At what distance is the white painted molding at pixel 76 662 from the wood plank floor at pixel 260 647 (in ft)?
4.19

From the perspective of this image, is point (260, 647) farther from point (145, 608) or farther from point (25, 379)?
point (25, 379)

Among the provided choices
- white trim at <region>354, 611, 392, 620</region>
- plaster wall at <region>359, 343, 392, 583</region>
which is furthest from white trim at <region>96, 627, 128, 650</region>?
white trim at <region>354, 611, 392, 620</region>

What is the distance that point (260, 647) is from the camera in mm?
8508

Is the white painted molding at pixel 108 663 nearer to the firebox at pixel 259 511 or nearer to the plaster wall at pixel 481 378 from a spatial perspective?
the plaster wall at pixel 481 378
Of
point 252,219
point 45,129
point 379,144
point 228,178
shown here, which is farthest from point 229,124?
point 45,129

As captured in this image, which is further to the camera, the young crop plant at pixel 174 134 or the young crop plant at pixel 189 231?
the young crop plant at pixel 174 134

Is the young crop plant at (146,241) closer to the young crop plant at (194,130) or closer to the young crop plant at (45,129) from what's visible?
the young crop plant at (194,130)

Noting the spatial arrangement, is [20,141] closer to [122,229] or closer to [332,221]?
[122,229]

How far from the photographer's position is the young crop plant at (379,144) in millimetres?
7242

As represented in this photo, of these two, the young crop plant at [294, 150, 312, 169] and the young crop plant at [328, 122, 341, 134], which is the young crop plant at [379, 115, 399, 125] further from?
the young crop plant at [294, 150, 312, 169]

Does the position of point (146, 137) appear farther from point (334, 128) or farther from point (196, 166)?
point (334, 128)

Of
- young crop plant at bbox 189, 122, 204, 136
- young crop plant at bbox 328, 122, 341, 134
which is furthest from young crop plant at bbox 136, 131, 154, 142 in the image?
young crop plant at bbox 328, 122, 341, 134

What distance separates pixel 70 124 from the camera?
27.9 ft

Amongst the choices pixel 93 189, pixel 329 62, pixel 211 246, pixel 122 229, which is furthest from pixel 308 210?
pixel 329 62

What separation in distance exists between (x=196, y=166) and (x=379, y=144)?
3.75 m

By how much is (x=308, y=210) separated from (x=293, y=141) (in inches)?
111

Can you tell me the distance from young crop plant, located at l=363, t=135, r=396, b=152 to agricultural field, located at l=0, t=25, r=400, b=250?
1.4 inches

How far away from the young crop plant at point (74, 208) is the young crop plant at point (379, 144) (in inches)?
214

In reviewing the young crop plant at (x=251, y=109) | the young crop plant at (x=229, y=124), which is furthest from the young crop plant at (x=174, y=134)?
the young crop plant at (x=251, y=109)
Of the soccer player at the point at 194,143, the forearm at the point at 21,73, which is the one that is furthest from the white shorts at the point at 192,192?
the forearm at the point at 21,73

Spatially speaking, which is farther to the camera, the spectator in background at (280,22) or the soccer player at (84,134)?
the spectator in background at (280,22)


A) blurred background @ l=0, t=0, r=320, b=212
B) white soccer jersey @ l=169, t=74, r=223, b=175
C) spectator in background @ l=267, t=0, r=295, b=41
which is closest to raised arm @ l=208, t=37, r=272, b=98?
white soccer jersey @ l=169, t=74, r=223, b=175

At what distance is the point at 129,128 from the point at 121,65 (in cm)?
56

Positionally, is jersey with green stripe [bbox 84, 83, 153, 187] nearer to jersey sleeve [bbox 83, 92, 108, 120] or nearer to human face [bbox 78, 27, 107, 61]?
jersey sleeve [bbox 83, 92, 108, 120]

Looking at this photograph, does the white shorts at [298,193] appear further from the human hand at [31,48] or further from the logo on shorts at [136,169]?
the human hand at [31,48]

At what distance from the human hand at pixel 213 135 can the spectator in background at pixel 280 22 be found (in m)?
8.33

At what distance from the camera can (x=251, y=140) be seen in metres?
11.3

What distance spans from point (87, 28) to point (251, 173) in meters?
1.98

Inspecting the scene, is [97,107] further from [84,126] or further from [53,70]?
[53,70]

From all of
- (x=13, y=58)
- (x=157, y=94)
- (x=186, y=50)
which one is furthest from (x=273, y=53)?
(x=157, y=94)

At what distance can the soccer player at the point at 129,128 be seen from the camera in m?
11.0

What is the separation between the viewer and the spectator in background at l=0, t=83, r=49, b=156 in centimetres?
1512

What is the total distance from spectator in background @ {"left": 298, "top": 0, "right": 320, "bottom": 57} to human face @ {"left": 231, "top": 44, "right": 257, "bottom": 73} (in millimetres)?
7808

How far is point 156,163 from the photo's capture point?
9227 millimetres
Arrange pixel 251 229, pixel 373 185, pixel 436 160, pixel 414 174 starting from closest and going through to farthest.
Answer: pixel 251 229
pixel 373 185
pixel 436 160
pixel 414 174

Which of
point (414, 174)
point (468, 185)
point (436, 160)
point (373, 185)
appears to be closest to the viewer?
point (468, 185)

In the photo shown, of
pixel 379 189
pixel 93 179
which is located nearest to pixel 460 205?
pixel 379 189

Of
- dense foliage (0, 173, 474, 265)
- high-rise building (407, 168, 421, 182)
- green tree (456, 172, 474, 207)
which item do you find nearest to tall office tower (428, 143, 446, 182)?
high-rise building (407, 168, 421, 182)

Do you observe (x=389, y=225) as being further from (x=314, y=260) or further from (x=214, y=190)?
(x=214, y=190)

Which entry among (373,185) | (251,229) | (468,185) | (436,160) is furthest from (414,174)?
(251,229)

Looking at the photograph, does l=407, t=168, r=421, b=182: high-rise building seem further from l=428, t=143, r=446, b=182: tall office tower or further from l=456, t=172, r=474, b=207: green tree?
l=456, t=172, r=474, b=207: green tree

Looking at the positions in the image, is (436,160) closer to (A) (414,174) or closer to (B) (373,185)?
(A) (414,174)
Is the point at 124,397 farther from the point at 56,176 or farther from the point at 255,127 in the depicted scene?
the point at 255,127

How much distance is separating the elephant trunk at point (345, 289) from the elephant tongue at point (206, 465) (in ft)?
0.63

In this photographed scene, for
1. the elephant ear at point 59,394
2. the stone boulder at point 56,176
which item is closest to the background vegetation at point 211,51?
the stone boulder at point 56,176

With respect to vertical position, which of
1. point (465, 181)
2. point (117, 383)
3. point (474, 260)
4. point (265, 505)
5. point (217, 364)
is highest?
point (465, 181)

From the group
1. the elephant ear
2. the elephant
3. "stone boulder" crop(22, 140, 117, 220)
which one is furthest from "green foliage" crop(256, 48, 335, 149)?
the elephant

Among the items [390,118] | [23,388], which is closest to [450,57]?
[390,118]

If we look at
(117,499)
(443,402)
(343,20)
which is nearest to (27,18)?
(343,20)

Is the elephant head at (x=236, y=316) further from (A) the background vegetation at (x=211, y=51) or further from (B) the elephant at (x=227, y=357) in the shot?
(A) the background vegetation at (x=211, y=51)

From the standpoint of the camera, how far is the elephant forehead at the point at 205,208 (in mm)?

REQUIRED TASK: All of the entries above need to be reproduced exactly.

TASK RESPONSE:
At what distance is the white painted molding at pixel 76 662 from the wood plank floor at pixel 260 647 (in ft)?
4.19

From the perspective of this image, is point (260, 647) farther from point (145, 608) or farther from point (25, 379)?
point (25, 379)

Among the provided choices
- white trim at <region>354, 611, 392, 620</region>
- plaster wall at <region>359, 343, 392, 583</region>
which is furthest from white trim at <region>96, 627, 128, 650</region>?
white trim at <region>354, 611, 392, 620</region>

What is the distance that point (260, 647) is from the camera in mm?
8508

Is the white painted molding at pixel 108 663 nearer to the firebox at pixel 259 511 or nearer to the plaster wall at pixel 481 378 from a spatial perspective?
the plaster wall at pixel 481 378
Of
point 252,219
point 45,129
point 379,144
point 228,178
shown here, which is farthest from point 229,124?
point 45,129

As captured in this image, which is further to the camera, the young crop plant at pixel 174 134 or the young crop plant at pixel 189 231?
the young crop plant at pixel 174 134

Is the young crop plant at (146,241) closer to the young crop plant at (194,130) or closer to the young crop plant at (45,129) from what's visible?
the young crop plant at (194,130)

Noting the spatial arrangement, is [20,141] closer to [122,229] or closer to [332,221]?
[122,229]

How far from the photographer's position is the young crop plant at (379,144) in millimetres?
7242

As represented in this photo, of these two, the young crop plant at [294, 150, 312, 169] and the young crop plant at [328, 122, 341, 134], which is the young crop plant at [379, 115, 399, 125] further from?
the young crop plant at [294, 150, 312, 169]

Does the position of point (146, 137) appear farther from point (334, 128) or farther from point (196, 166)?
point (334, 128)

Of
- young crop plant at bbox 189, 122, 204, 136
- young crop plant at bbox 328, 122, 341, 134
which is furthest from young crop plant at bbox 136, 131, 154, 142 in the image?
young crop plant at bbox 328, 122, 341, 134

What distance separates pixel 70 124 from the camera?
27.9 ft

Amongst the choices pixel 93 189, pixel 329 62, pixel 211 246, pixel 122 229, which is furthest from pixel 308 210?
pixel 329 62

What separation in distance exists between (x=196, y=166) and (x=379, y=144)?
3.75 m

By how much is (x=308, y=210) separated from (x=293, y=141) (in inches)?
111

Can you tell me the distance from young crop plant, located at l=363, t=135, r=396, b=152 to agricultural field, located at l=0, t=25, r=400, b=250?
1.4 inches

How far away from the young crop plant at point (74, 208) is the young crop plant at point (379, 144) (in inches)?
214

In reviewing the young crop plant at (x=251, y=109) | the young crop plant at (x=229, y=124), which is furthest from the young crop plant at (x=174, y=134)?
the young crop plant at (x=251, y=109)
Of the soccer player at the point at 194,143, the forearm at the point at 21,73, which is the one that is furthest from the white shorts at the point at 192,192?
the forearm at the point at 21,73

Spatially speaking, which is farther to the camera, the spectator in background at (280,22) or the soccer player at (84,134)?
the spectator in background at (280,22)


A) blurred background @ l=0, t=0, r=320, b=212
B) white soccer jersey @ l=169, t=74, r=223, b=175
C) spectator in background @ l=267, t=0, r=295, b=41
which is closest to raised arm @ l=208, t=37, r=272, b=98?
white soccer jersey @ l=169, t=74, r=223, b=175

At what distance is the point at 129,128 from the point at 121,65 (in cm)?
56

Positionally, is jersey with green stripe [bbox 84, 83, 153, 187] nearer to jersey sleeve [bbox 83, 92, 108, 120] or nearer to human face [bbox 78, 27, 107, 61]?
jersey sleeve [bbox 83, 92, 108, 120]

Looking at this photograph, does the white shorts at [298,193] appear further from the human hand at [31,48] or further from the logo on shorts at [136,169]?
the human hand at [31,48]

At what distance from the human hand at pixel 213 135 can the spectator in background at pixel 280 22 be found (in m)?
8.33

At what distance from the camera can (x=251, y=140) be seen in metres?
11.3

What distance spans from point (87, 28) to point (251, 173) in meters?
1.98

Inspecting the scene, is [97,107] further from [84,126] or further from [53,70]?
[53,70]

From all of
- (x=13, y=58)
- (x=157, y=94)
- (x=186, y=50)
which one is furthest from (x=273, y=53)?
(x=157, y=94)

At what distance can the soccer player at the point at 129,128 be seen from the camera in m?
11.0

What is the separation between the viewer and the spectator in background at l=0, t=83, r=49, b=156 in centimetres?
1512

What is the total distance from spectator in background @ {"left": 298, "top": 0, "right": 320, "bottom": 57} to human face @ {"left": 231, "top": 44, "right": 257, "bottom": 73} (in millimetres)?
7808

How far is point 156,163 from the photo's capture point?
9227 millimetres
Arrange pixel 251 229, pixel 373 185, pixel 436 160, pixel 414 174 starting from closest and going through to farthest.
Answer: pixel 251 229
pixel 373 185
pixel 436 160
pixel 414 174

Which of
point (414, 174)
point (468, 185)
point (436, 160)
point (373, 185)
appears to be closest to the viewer?
point (468, 185)

In the photo shown, of
pixel 379 189
pixel 93 179
which is located nearest to pixel 460 205?
pixel 379 189

Of
- dense foliage (0, 173, 474, 265)
- high-rise building (407, 168, 421, 182)
- green tree (456, 172, 474, 207)
which item do you find nearest to tall office tower (428, 143, 446, 182)?
high-rise building (407, 168, 421, 182)

Do you observe (x=389, y=225) as being further from (x=314, y=260) or further from (x=214, y=190)?
(x=214, y=190)

Which entry among (373,185) | (251,229) | (468,185) | (436,160) is furthest from (414,174)?
(251,229)

Looking at the photograph, does l=407, t=168, r=421, b=182: high-rise building seem further from l=428, t=143, r=446, b=182: tall office tower or further from l=456, t=172, r=474, b=207: green tree?
l=456, t=172, r=474, b=207: green tree

Looking at the positions in the image, is (436,160) closer to (A) (414,174) or closer to (B) (373,185)?
(A) (414,174)
Is the point at 124,397 farther from the point at 56,176 or farther from the point at 255,127 in the depicted scene?
the point at 255,127

How much distance is separating the elephant trunk at point (345, 289) from the elephant tongue at point (206, 465) (in ft)?
0.63

In this photographed scene, for
1. the elephant ear at point 59,394
2. the stone boulder at point 56,176
which item is closest to the background vegetation at point 211,51?
the stone boulder at point 56,176

With respect to vertical position, which of
1. point (465, 181)
2. point (117, 383)
3. point (474, 260)
4. point (265, 505)
5. point (217, 364)
is highest?
point (465, 181)

From the group
1. the elephant ear
2. the elephant
3. "stone boulder" crop(22, 140, 117, 220)
which one is furthest from "green foliage" crop(256, 48, 335, 149)?
the elephant

Among the items [390,118] | [23,388], which is closest to [450,57]?
[390,118]

If we look at
(117,499)
(443,402)
(343,20)
which is nearest to (27,18)?
(343,20)

Is the elephant head at (x=236, y=316) further from (A) the background vegetation at (x=211, y=51) or further from (B) the elephant at (x=227, y=357) in the shot?
(A) the background vegetation at (x=211, y=51)

From the standpoint of the camera, how far is the elephant forehead at the point at 205,208 (in mm)?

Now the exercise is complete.